New project to reduce risk of surgical infection

A surgeon from The University of Western Australia is leading a project that will assess the effectiveness of advanced dressings in healing high-risk surgical wounds.

Professor Toby Richards, Michael Lawrence Brown Chair of Surgery at UWA and surgeon at Fiona Stanley Hospital, was awarded funding in the latest round of the Medical and Health Research Infrastructure Fund.

The grant will support his work in leading the WA arm of SUNRISE, an international clinical trial that will determine whether patients whose incisions are dressed with negative-pressure bandages - which use a suction device to draw fluid away from the wound - experience lower rates of infection than those whose wounds are dressed with conventional bandages.

Infection is one of the most common complications of emergency surgery, occurring in 20 to 30 per cent of cases and putting patients at increased risk of potentially devastating consequences.

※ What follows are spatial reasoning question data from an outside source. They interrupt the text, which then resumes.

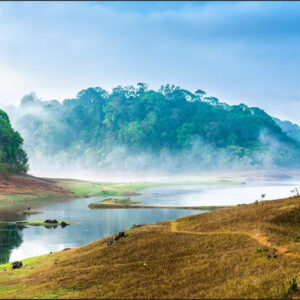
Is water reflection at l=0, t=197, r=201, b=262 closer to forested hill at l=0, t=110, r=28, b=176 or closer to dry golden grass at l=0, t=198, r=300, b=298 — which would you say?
dry golden grass at l=0, t=198, r=300, b=298

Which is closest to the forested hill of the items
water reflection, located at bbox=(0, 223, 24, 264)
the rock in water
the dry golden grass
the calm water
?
the calm water

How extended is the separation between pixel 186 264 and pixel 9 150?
139m

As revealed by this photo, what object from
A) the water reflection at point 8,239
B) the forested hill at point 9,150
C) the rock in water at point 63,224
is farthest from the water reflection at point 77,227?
the forested hill at point 9,150

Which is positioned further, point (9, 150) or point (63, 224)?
point (9, 150)

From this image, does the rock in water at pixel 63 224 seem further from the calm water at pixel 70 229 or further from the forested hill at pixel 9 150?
the forested hill at pixel 9 150

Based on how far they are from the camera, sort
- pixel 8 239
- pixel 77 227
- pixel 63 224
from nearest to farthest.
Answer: pixel 8 239 → pixel 77 227 → pixel 63 224

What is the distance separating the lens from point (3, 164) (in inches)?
5768

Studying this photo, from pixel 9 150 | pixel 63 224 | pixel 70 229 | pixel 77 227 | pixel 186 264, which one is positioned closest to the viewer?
pixel 186 264

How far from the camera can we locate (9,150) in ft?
503

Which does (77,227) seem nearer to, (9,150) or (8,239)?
(8,239)

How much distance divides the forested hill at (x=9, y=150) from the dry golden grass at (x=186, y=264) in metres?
121

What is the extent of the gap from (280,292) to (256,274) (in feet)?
10.1

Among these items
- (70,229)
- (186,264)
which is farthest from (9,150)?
(186,264)

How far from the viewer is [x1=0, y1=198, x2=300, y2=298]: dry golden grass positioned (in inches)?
902
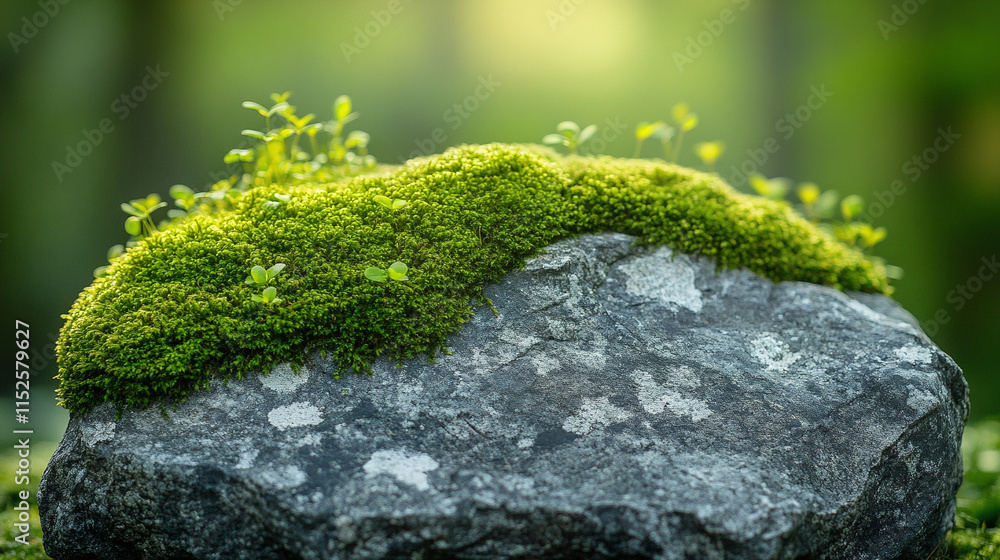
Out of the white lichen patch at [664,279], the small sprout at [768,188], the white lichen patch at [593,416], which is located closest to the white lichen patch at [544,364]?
the white lichen patch at [593,416]

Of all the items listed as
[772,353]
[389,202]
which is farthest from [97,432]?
[772,353]

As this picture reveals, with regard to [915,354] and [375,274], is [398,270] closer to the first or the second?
[375,274]

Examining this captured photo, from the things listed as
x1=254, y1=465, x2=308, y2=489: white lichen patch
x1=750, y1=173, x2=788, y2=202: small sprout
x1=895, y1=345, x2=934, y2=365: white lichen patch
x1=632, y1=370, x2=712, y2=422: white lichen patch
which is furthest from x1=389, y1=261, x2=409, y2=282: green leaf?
x1=750, y1=173, x2=788, y2=202: small sprout

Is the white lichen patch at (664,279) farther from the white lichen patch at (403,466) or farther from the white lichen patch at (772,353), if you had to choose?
the white lichen patch at (403,466)

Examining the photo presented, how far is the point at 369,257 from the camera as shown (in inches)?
103

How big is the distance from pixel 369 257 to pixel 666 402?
145 centimetres

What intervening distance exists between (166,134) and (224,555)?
8.25 m

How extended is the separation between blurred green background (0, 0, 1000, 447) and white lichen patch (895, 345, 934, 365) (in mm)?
8023

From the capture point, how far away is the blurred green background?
838cm

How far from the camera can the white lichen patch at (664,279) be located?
2.81 meters

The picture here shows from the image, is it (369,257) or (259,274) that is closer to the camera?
(259,274)

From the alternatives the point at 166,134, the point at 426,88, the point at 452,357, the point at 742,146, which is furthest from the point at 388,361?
the point at 742,146

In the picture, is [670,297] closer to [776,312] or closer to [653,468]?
[776,312]

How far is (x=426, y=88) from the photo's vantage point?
→ 10422mm
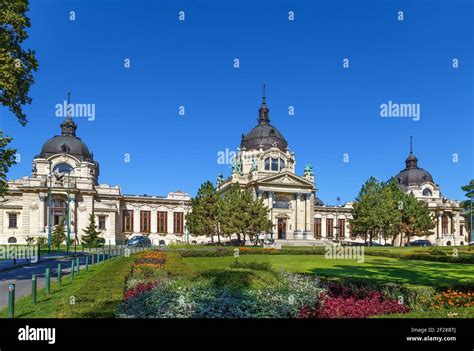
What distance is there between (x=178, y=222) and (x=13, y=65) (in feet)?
239

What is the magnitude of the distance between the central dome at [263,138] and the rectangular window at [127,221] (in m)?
27.8

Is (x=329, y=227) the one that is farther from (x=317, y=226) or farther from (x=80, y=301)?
(x=80, y=301)

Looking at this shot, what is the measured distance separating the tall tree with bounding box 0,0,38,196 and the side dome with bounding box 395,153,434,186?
10142cm

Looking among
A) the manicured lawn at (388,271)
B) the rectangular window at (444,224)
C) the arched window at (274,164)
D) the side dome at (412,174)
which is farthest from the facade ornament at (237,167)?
the rectangular window at (444,224)

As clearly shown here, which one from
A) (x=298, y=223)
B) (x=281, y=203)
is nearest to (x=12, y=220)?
(x=281, y=203)

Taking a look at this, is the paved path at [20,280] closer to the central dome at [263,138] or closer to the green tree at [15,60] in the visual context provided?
the green tree at [15,60]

In what is thought to be a first for WA, the project is also giving university medical students and junior doctors the opportunity to be part of an international randomised controlled trial.

Local hospitals participating in SUNRISE are Fiona Stanley, Sir Charles Gairdner, Joondalup Health Campus and St John of God Subiaco.

Professor Richards is among 120 local researchers sharing in $6.5 million of State Government research funding.